Measures to combat infectious disease in tsarist Russia
A. In the second half of the seventeenth century, Russian authorities began implementing controls at the borders of their empire to prevent the importation of plague, a highly infectious and dangerous disease. Information on disease outbreak occurring abroad was regularly reported to the tsar’s court through various means, including commercial channels (travelling merchants), military personnel deployed abroad, undercover agents, the network of Imperial Foreign Office embassies and representations abroad, and the customs offices. For instance, the heads of customs offices were instructed to question foreigners entering Russia about possible epidemics of dangerous diseases in their respective countries.
B. If news of an outbreak came from abroad, relations with the affected country were suspended.
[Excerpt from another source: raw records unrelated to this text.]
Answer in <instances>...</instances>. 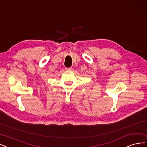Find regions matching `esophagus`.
<instances>
[{"instance_id":"34e87169","label":"esophagus","mask_w":147,"mask_h":147,"mask_svg":"<svg viewBox=\"0 0 147 147\" xmlns=\"http://www.w3.org/2000/svg\"><path fill=\"white\" fill-rule=\"evenodd\" d=\"M65 69L66 70H72V67H66Z\"/></svg>"}]
</instances>
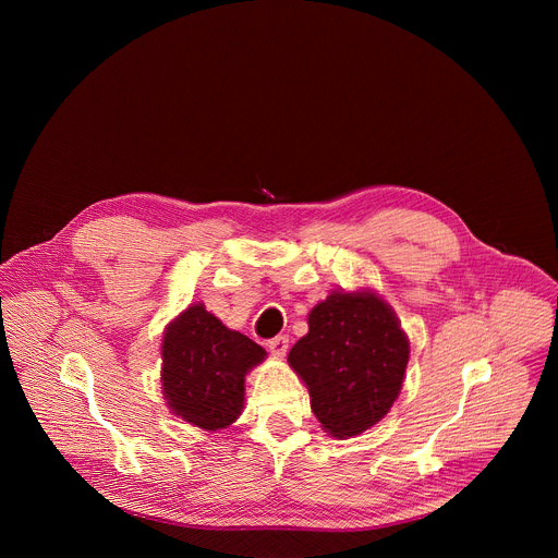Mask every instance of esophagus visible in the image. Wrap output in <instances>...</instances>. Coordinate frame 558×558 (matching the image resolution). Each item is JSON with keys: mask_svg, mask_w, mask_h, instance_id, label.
I'll use <instances>...</instances> for the list:
<instances>
[{"mask_svg": "<svg viewBox=\"0 0 558 558\" xmlns=\"http://www.w3.org/2000/svg\"><path fill=\"white\" fill-rule=\"evenodd\" d=\"M269 351L274 355H278V357L287 355V351H289V336H276L274 340H269Z\"/></svg>", "mask_w": 558, "mask_h": 558, "instance_id": "34e87169", "label": "esophagus"}]
</instances>
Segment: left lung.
Segmentation results:
<instances>
[{
  "label": "left lung",
  "instance_id": "1",
  "mask_svg": "<svg viewBox=\"0 0 558 558\" xmlns=\"http://www.w3.org/2000/svg\"><path fill=\"white\" fill-rule=\"evenodd\" d=\"M311 409L327 433L353 437L377 424L402 388L409 340L375 293L333 291L308 313V333L289 351Z\"/></svg>",
  "mask_w": 558,
  "mask_h": 558
}]
</instances>
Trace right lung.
Listing matches in <instances>:
<instances>
[{
  "label": "right lung",
  "instance_id": "add662e5",
  "mask_svg": "<svg viewBox=\"0 0 558 558\" xmlns=\"http://www.w3.org/2000/svg\"><path fill=\"white\" fill-rule=\"evenodd\" d=\"M263 357V347L192 304L163 336L166 400L185 422L220 430L241 415L245 375Z\"/></svg>",
  "mask_w": 558,
  "mask_h": 558
}]
</instances>
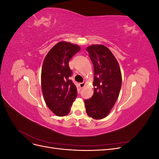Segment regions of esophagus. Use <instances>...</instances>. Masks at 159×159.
Wrapping results in <instances>:
<instances>
[{
	"mask_svg": "<svg viewBox=\"0 0 159 159\" xmlns=\"http://www.w3.org/2000/svg\"><path fill=\"white\" fill-rule=\"evenodd\" d=\"M85 84H86V82L85 81H84V82H82V83H80V87L81 88H83L84 86L85 85Z\"/></svg>",
	"mask_w": 159,
	"mask_h": 159,
	"instance_id": "obj_1",
	"label": "esophagus"
}]
</instances>
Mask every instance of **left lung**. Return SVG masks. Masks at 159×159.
I'll return each instance as SVG.
<instances>
[{
    "label": "left lung",
    "instance_id": "1",
    "mask_svg": "<svg viewBox=\"0 0 159 159\" xmlns=\"http://www.w3.org/2000/svg\"><path fill=\"white\" fill-rule=\"evenodd\" d=\"M86 50L94 68V92L84 102L86 113L94 119H102L107 116L119 97L122 84L121 69L106 46L91 45Z\"/></svg>",
    "mask_w": 159,
    "mask_h": 159
}]
</instances>
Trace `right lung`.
Returning <instances> with one entry per match:
<instances>
[{
  "instance_id": "1",
  "label": "right lung",
  "mask_w": 159,
  "mask_h": 159,
  "mask_svg": "<svg viewBox=\"0 0 159 159\" xmlns=\"http://www.w3.org/2000/svg\"><path fill=\"white\" fill-rule=\"evenodd\" d=\"M81 49L68 42H60L46 56L42 68L41 87L45 103L57 116L68 115L77 97L75 84L70 80L69 61Z\"/></svg>"
}]
</instances>
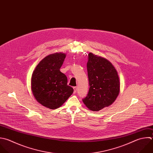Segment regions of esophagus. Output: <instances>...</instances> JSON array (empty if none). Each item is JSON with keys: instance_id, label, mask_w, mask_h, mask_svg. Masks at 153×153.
Wrapping results in <instances>:
<instances>
[{"instance_id": "34e87169", "label": "esophagus", "mask_w": 153, "mask_h": 153, "mask_svg": "<svg viewBox=\"0 0 153 153\" xmlns=\"http://www.w3.org/2000/svg\"><path fill=\"white\" fill-rule=\"evenodd\" d=\"M74 93H75L77 91V87H74Z\"/></svg>"}]
</instances>
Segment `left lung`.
I'll return each mask as SVG.
<instances>
[{
  "label": "left lung",
  "mask_w": 153,
  "mask_h": 153,
  "mask_svg": "<svg viewBox=\"0 0 153 153\" xmlns=\"http://www.w3.org/2000/svg\"><path fill=\"white\" fill-rule=\"evenodd\" d=\"M88 57L90 88L82 102L91 111H98L115 100L120 93V79L115 67L107 59L91 53Z\"/></svg>",
  "instance_id": "obj_1"
}]
</instances>
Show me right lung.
Masks as SVG:
<instances>
[{
  "mask_svg": "<svg viewBox=\"0 0 153 153\" xmlns=\"http://www.w3.org/2000/svg\"><path fill=\"white\" fill-rule=\"evenodd\" d=\"M66 54L56 53L44 58L33 71L31 79L32 93L44 106L55 109L60 107L74 92L68 85L66 76L60 72Z\"/></svg>",
  "mask_w": 153,
  "mask_h": 153,
  "instance_id": "obj_1",
  "label": "right lung"
}]
</instances>
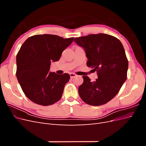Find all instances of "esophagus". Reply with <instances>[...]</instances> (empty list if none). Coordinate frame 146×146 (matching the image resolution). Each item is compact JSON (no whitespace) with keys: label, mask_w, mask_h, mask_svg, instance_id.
<instances>
[{"label":"esophagus","mask_w":146,"mask_h":146,"mask_svg":"<svg viewBox=\"0 0 146 146\" xmlns=\"http://www.w3.org/2000/svg\"><path fill=\"white\" fill-rule=\"evenodd\" d=\"M70 78H74L75 77H76V75L74 74V73H70Z\"/></svg>","instance_id":"34e87169"}]
</instances>
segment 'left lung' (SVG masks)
I'll list each match as a JSON object with an SVG mask.
<instances>
[{
	"instance_id": "1",
	"label": "left lung",
	"mask_w": 146,
	"mask_h": 146,
	"mask_svg": "<svg viewBox=\"0 0 146 146\" xmlns=\"http://www.w3.org/2000/svg\"><path fill=\"white\" fill-rule=\"evenodd\" d=\"M74 41L85 50L87 66L96 70L98 76L94 82L83 76L79 96L88 105L107 104L118 93L127 79L129 63L121 42L104 33L76 38Z\"/></svg>"
}]
</instances>
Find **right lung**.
<instances>
[{
  "label": "right lung",
  "instance_id": "add662e5",
  "mask_svg": "<svg viewBox=\"0 0 146 146\" xmlns=\"http://www.w3.org/2000/svg\"><path fill=\"white\" fill-rule=\"evenodd\" d=\"M74 38L36 35L29 38L16 56V77L23 92L33 102L43 106L58 102L69 79L68 74L49 72L52 61H58Z\"/></svg>",
  "mask_w": 146,
  "mask_h": 146
}]
</instances>
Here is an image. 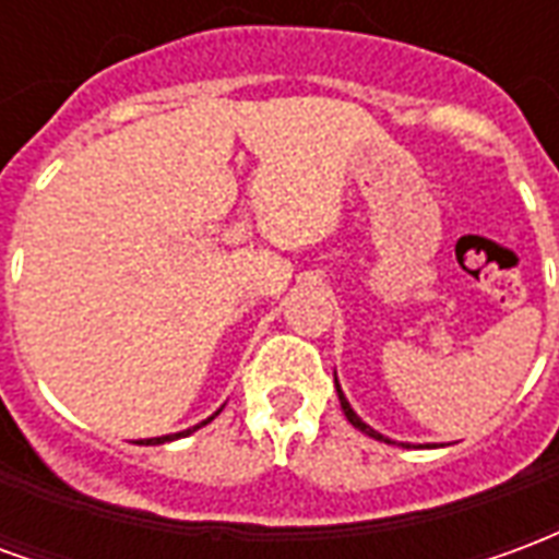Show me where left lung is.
Returning a JSON list of instances; mask_svg holds the SVG:
<instances>
[{"mask_svg":"<svg viewBox=\"0 0 559 559\" xmlns=\"http://www.w3.org/2000/svg\"><path fill=\"white\" fill-rule=\"evenodd\" d=\"M335 389H338L341 411H344V416H347V421H350L353 428H359V431L368 433V437H374V440H383V443H392V440H389V437H383V433H380V431H374V428H371V425H365V421L359 419V416H356V413H353L350 401L344 399V392H341V386H338V377H335Z\"/></svg>","mask_w":559,"mask_h":559,"instance_id":"8db88e82","label":"left lung"}]
</instances>
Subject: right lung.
Wrapping results in <instances>:
<instances>
[{"mask_svg": "<svg viewBox=\"0 0 559 559\" xmlns=\"http://www.w3.org/2000/svg\"><path fill=\"white\" fill-rule=\"evenodd\" d=\"M218 416V413H215ZM215 416H209L206 421H212ZM206 421H200V425H194V428H188V431H179V433H167V437H152V440H140V445H155V443H170V440H179V437H188L191 431H197V428H203Z\"/></svg>", "mask_w": 559, "mask_h": 559, "instance_id": "1", "label": "right lung"}]
</instances>
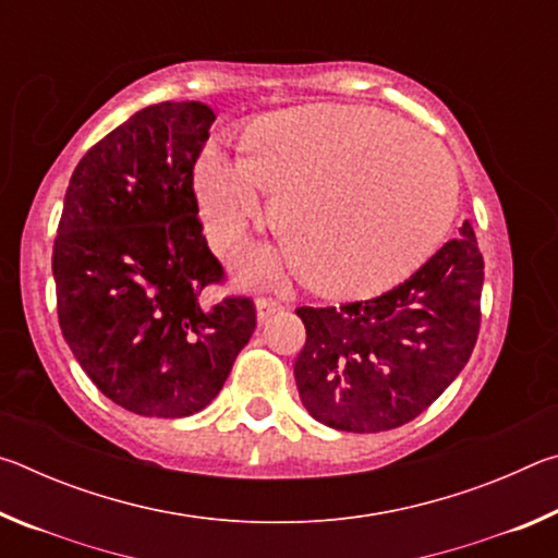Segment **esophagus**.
<instances>
[{
	"label": "esophagus",
	"instance_id": "1",
	"mask_svg": "<svg viewBox=\"0 0 558 558\" xmlns=\"http://www.w3.org/2000/svg\"><path fill=\"white\" fill-rule=\"evenodd\" d=\"M282 310V305L278 300H272V298H260L258 302H256V315H258V323H266V319H270L272 315L276 313H280Z\"/></svg>",
	"mask_w": 558,
	"mask_h": 558
}]
</instances>
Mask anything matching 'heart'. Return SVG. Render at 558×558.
I'll list each match as a JSON object with an SVG mask.
<instances>
[{
	"instance_id": "b5f03b06",
	"label": "heart",
	"mask_w": 558,
	"mask_h": 558,
	"mask_svg": "<svg viewBox=\"0 0 558 558\" xmlns=\"http://www.w3.org/2000/svg\"><path fill=\"white\" fill-rule=\"evenodd\" d=\"M239 165L206 153L194 194L206 239L231 253L263 221L300 280L329 300H366L411 278L446 239L458 206V174L430 137L362 106H295L251 120L235 140ZM278 260L258 253L251 278H272Z\"/></svg>"
}]
</instances>
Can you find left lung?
<instances>
[{"mask_svg": "<svg viewBox=\"0 0 558 558\" xmlns=\"http://www.w3.org/2000/svg\"><path fill=\"white\" fill-rule=\"evenodd\" d=\"M485 263L470 221L413 276L364 302L298 307L300 401L349 433L399 428L448 389L475 349Z\"/></svg>", "mask_w": 558, "mask_h": 558, "instance_id": "1", "label": "left lung"}]
</instances>
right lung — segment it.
<instances>
[{"label": "right lung", "mask_w": 558, "mask_h": 558, "mask_svg": "<svg viewBox=\"0 0 558 558\" xmlns=\"http://www.w3.org/2000/svg\"><path fill=\"white\" fill-rule=\"evenodd\" d=\"M214 120L199 100L147 106L83 155L65 189L51 263L61 332L90 381L137 415L206 409L256 329L248 298L202 302L223 276L194 196Z\"/></svg>", "instance_id": "obj_1"}]
</instances>
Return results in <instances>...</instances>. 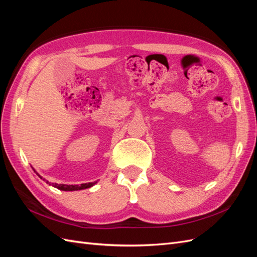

For instance, foreign vessels were not allowed to dock in Russian ports if there was credible information about the existence of epidemics in countries from whence they had departed. In addition, all foreigners entering Russia from those countries had to undergo quarantine. In 1665, after receiving news about a plague epidemic in England, Tsar Alexei wrote a letter to King Charles II in which he announced the cessation of Russian trade relations with England and other foreign states. These protective measures appeared to have been effective, as the country did not record any cases of plague during that year and in the next three decades. It was not until 1692 that another plague outbreak was recorded in the Russian province of Astrakhan. This epidemic continued for five months and killed 10,383 people, or about 65 percent of the city’s population. By the end of the seventeenth century, preventative measures had been widely introduced in Russia, including the isolation of persons ill with plague, the imposition of quarantines, and the distribution of explanatory public health notices about plague outbreaks.
C. During the eighteenth century, although none of the occurrences was of the same scale as in the past, plague appeared in Russia several times. For instance, from 1703 to 1705, a plague outbreak that had ravaged Istanbul spread to the Podolsk and Kiev provinces in Russia, and then to Poland and Hungary. After defeating the Swedes in the battle of Poltava in 1709, Tsar Peter I (Peter the Great) dispatched part of his army to Poland, where plague had been raging for two years. Despite preventive measures, the disease spread among the Russian troops. In 1710, the plague reached Riga (then part of Sweden, now the capital of Latvia), where it was active until 1711 and claimed 60,000 lives. During this period, the Russians besieged Riga and, after the Swedes had surrendered the city in 1710, the Russian army lost 9.800 soldiers to the plague. Russian military chronicles of the time note that more soldiers died of the disease after the capture of Riga than from enemy fire during the siege of that city.
D. Tsar Peter I imposed strict measures to prevent the spread of plague during these conflicts. Soldiers suspected of being infected were isolated and taken to areas far from military camps. In addition, camps were designed to separate divisions, detachments, and smaller units of soldiers. When plague reached Narva (located in present-day Estonia) and threatened to spread to St. Petersburg, the newly built capital of Russia, Tsar Peter I ordered the army to cordon off the entire boundary along the Luga River, including temporarily halting all activity on the river.
In order to prevent the movement of people and goods from Narva to St Petersburg and Novgorod, roadblocks and checkpoints were set up on all roads. The tsar’s orders were rigorously enforced, and those who disobeyed were hung.
E. However, although the Russian authorities applied such methods to contain the spread of the disease and limit the number of victims, all of the measures had a provisional character: they were intended to respond to a specific outbreak, and were not designed as a coherent set of measures to be implemented systematically at the first sign of plague. The advent of such a standard response system came a few years later.
F. The first attempts to organise procedures and carry out proactive steps to control plague date to the aftermath of the 1727- 1728 epidemic in Astrakhan. In response to this, the Russian imperial authorities issued several decrees aimed at controlling the future spread of plague. Among these decrees, the ‘Instructions for Governors and Heads of Townships’ required that all governors immediately inform the Senate - a government body created by Tsar Peter I in 1711 to advise the monarch - if plague cases were detected in their respective provinces.
Furthermore, the decree required that governors ensure the physical examination of all persons suspected of carrying the disease and their subsequent isolation. In addition, it was ordered that sites where plague victims were found had to be encircled by checkpoints and isolated for the duration of the outbreak. These checkpoints were to remain operational for at least six weeks.
The houses of infected persons were to be burned along with all of the personal property they contained, including farm animals and cattle. The governors were instructed to inform the neighbouring provinces and cities about every plague case occurring on their territories. Finally, letters brought by couriers were heated above a fire before being copied.
G. The implementation by the authorities of these combined measures demonstrates their intuitive understanding of the importance of the timely isolation of infected people to limit the spread of plague.